**Set task**.
Write out the passage below on the history of the word "peculiar" word for word, starting at "The Online Etymology" and ending at "form of property).".

**Source**.
--

Being a bit of a word nerd, I was intrigued that “peculiar” had become a term of art in the insurance industry. According to Google’s Ngram Viewer, the use of peculiar reached its highpoint in 1834 and has been on a downhill slide ever since. And while insurers have continued to use the word in its original sense, today we are more apt to use peculiar to mean “odd,” “strange” or “unusual.”
The Online Etymology Dictionary dates peculiar to the 15th century, originally meaning “belonging exclusively to one person,” from the Old French peculiaire (“special, particular”) and the Latin peculiaris (“of one’s own)” Peculium is Latin for “private property,” literally “property in cattle” (in ancient times the most important form of property).
But by the 17th century, peculiar had taken on its second and more current meaning of “unusual,” “markedly different” or “out of the ordinary.” Anyone listening to Marvin Gaye’s hit, “Ain’t that Peculiar,” in 1965 probably thought Marvin was singing about how strange it was to be in love with a woman who “hurt [him] more and more.”

--

**Supplied information**.
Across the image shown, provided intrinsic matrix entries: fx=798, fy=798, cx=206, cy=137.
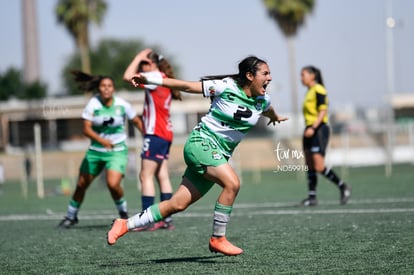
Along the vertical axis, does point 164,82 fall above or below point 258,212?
above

--

**Response to this task**.
The Online Etymology Dictionary dates peculiar to the 15th century, originally meaning “belonging exclusively to one person,” from the Old French peculiaire (“special, particular”) and the Latin peculiaris (“of one’s own)” Peculium is Latin for “private property,” literally “property in cattle” (in ancient times the most important form of property).